For the remaining 10%, those who presumably were irresponsible, how many of them end up paying back far more than their actual debt during those cycles of negative amortization? For example, the credit card company pays out $5000 on behalf of a customer. The negative amortization cycles begin and the balance grows each month. How many such customers end up paying more than $5000 before giving up and filing bankruptcy? The Post article notes,
Bankruptcy experts say that too often, by the time an individual has filed for bankruptcy or is hauled into court by creditors, he or she has repaid an amount equal to their original credit card debt plus double-digit interest, but still owes hundreds or thousands of dollars because of penalties.So, while these people may indeed have been irresponsible to get so far in debt to begin with, they certainly have made a good faith effort to pay off their debts, and do not deserve to be punished further.
Finally, the bankruptcy bill is misleading for another very simple reason.
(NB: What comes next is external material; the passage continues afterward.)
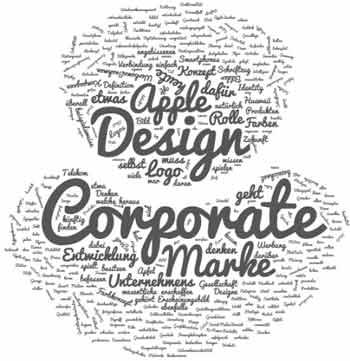 Die Marke ist für viele Käufer das entscheidende Kaufargument- Stimmt der Brand wird das Unternehmen und die Produkte geliebt und gekauft. Treue Kunden über die Marke über das Corporate Design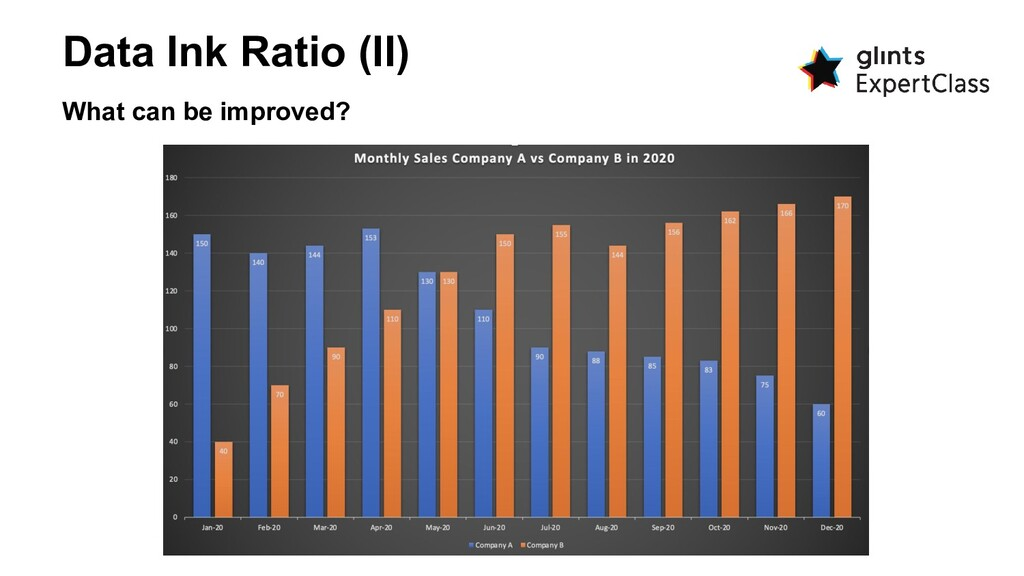 Data Ink Ratio (II) What can be improved?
The system already has ample means of addressing bankruptcy claims and weeding out those who really are trying to abuse the system. I have met with lawyers to go over the process of filing for bankruptcy. Means testing is already present. The court will estimate a filer's monthly cost of living and compare that with monthly income. If what is left over is sufficient to pay off the debt in a reasonable time frame, say 4-5 years, the filer has to pay it, though the creditor is prevented from charging additional interest. If what is left over is not enough to pay the whole debt off, but perhaps only half, then the court will order that what can be paid off be paid off. This is called a chapter 13 bankruptcy, and is the most common form. Yes, in the most common form of bankruptcy, the creditor is still getting paid most or all of what is owed. The bankruptcy basically removes the fees and interest that the credit card companies love so, which is why they want it to be harder to file chapter 13.
Only if the filer's income is comparable to or less than their monthly cost of living expenses, i.e. little is left over to pay their debts, can one completely write off the debt, which is a chapter 7 bankruptcy.
The existing system already provides sufficient protection for the creditor to recover debts and to minimize abuse of the chapter 7 bankruptcy. Therefore there is no need to tighten the rules. This bill, if enacted (and the president has indicated he will sign it), will tighten the screws on working families already struggling to get by while padding the profits of predatory creditors. It is an unconscionable attack on the middle and working classes.